I am looking at a filter design in the ARRL handbook for radio communications. It is a bandpass filter designed to pass 144Mhz with a bandwidth of around 12Mhz.
The design is here

The solid line represents a shield to prevent "stray coupling". \$ C_{c} \$ is a capacitor that "top couples" the two sections of the circuit. The posts labeled "C" are trimmer capacitors designed to tune the resonance of each coil. They connect the top ends of the inductors to ground.

I'm planning on implementing this for a receiver I am building.

What is "top coupling"? I'm confused, because the book says that the two sections are inductively coupled, but yet they are shielded and the diagram suggests that they are capacitively coupled.

Practical question: To shield the two circuit segments, should I use aluminum foil, or something else?

Best Answer

That filters has 4 sections, which if we number them 0 to 3 ...

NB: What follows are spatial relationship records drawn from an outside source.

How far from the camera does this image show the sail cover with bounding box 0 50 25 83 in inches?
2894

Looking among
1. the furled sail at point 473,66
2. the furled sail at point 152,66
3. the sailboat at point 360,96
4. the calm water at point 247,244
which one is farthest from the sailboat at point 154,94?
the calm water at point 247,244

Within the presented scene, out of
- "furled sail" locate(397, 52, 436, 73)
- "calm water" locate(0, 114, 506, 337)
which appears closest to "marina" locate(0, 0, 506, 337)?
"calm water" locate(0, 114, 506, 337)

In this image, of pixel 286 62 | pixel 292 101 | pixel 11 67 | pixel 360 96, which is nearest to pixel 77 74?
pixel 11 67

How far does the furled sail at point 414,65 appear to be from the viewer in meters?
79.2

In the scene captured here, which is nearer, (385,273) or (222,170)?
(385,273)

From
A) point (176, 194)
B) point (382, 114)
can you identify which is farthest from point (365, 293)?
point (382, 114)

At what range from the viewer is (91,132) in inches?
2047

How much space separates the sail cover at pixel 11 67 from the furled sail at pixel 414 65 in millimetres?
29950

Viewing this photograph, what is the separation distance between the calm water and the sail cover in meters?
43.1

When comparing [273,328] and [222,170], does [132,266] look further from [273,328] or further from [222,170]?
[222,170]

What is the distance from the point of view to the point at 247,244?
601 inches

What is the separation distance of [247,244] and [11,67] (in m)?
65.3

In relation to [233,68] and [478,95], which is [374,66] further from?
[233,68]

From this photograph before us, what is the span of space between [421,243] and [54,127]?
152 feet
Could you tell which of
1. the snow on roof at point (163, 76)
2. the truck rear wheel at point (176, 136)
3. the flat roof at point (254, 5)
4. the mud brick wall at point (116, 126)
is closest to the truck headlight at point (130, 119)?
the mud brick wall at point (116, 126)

0 is coupled to 1 by mixed coupling which is mostly inductive
1 is coupled to 2 by capacitive coupling through Cc
2 is coupled to 3 as 0 is to 1

Using all one type of coupling results in a filter with the shape tilted noticably one way or the other. Mixing the coupling type results in a more symmetrical filter.

Using a septum across the middle of the filter not only enforces capacitive coupling from 1 to 2, it also inhibits coupling of any type between sections 0 and 3, capacitive, inductive, or wave propagation.

Filters are often made with a single coupling type when a canted shape is desirable, for instance when used before a mixer, steeper attenuation on the LO and image side is a useful feature.